Aim of the task:
When you reach the line that contains "USB-C+HDMI / VESA (67BDUAC6EU)", begin copying exactly and continue through the last line below. Do not copy pictures.

Material to process:
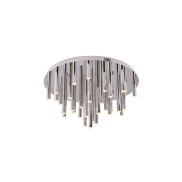 Maxlight Organic - plafonnier - Ø 60 x 34 cm - 33 x 1W LED dimmable inclus - chrome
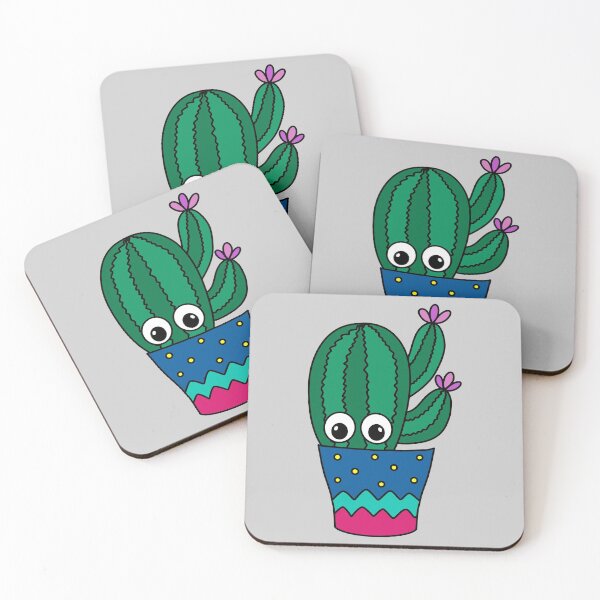 Artikelvorschau, Cute Cactus Design #326: Cactus With Pretty Flowers In Cute Pot entworfen und verkauft von DreamCactus.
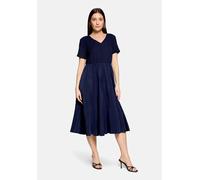 Cartoon Damen Midikleid mit Eingrifftaschen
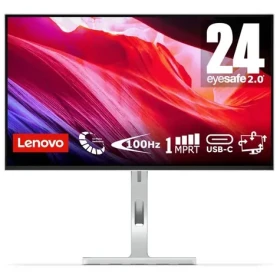 23.8" Lenovo L24m-4A šedá / IPS / 1920 x 1080 / 1ms / 250cd / 1500:1 / USB-C+HDMI / VESA (67BDUAC6EU)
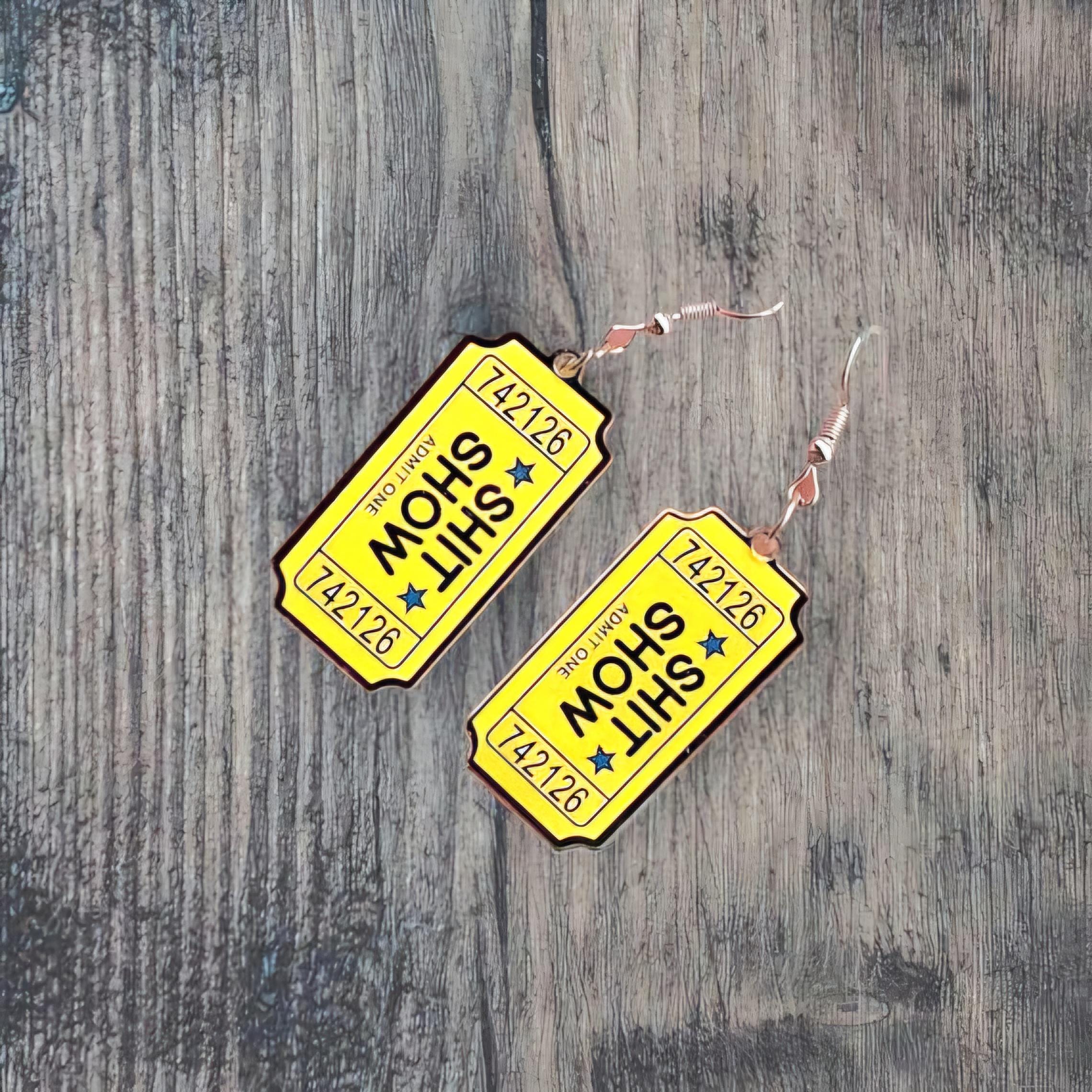 VIP Access to the Sh*t Show – Dangle Earrings for Certified Chaos Queens - Thumbnail 5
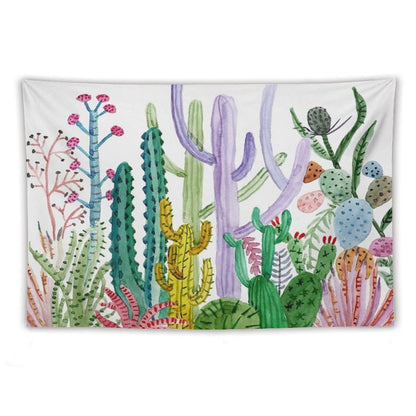 Watercolor Cacti Tapestry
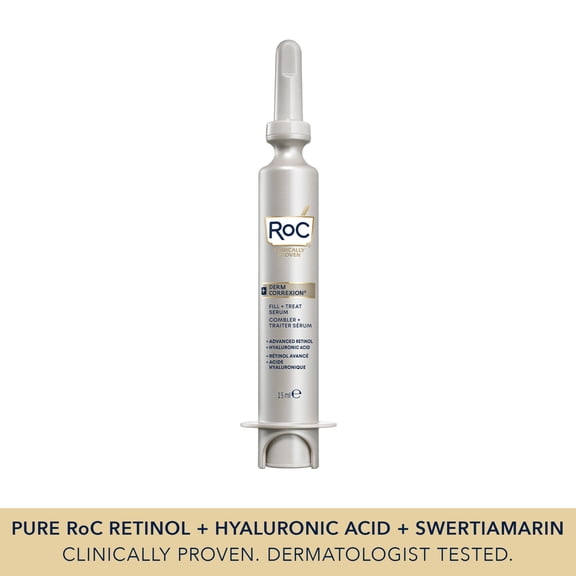 RoC Skincare - Derm Correxion®️ - Fill + Treat Serum + Advance Retinol + Hyaluronic Acid (15ml)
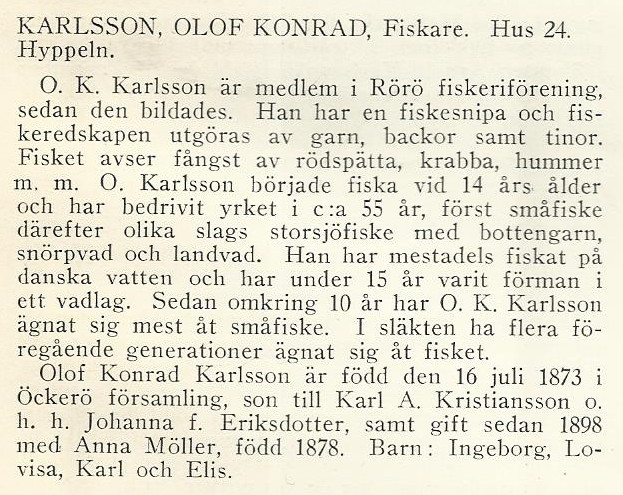 Karlsson, Olof Konrad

Answer for this exercise:
 23.8" Lenovo L24m-4A šedá / IPS / 1920 x 1080 / 1ms / 250cd / 1500:1 / USB-C+HDMI / VESA (67BDUAC6EU)
 VIP Access to the Sh*t Show – Dangle Earrings for Certified Chaos Queens - Thumbnail 5
 Watercolor Cacti Tapestry
 RoC Skincare - Derm Correxion®️ - Fill + Treat Serum + Advance Retinol + Hyaluronic Acid (15ml)
 Karlsson, Olof Konrad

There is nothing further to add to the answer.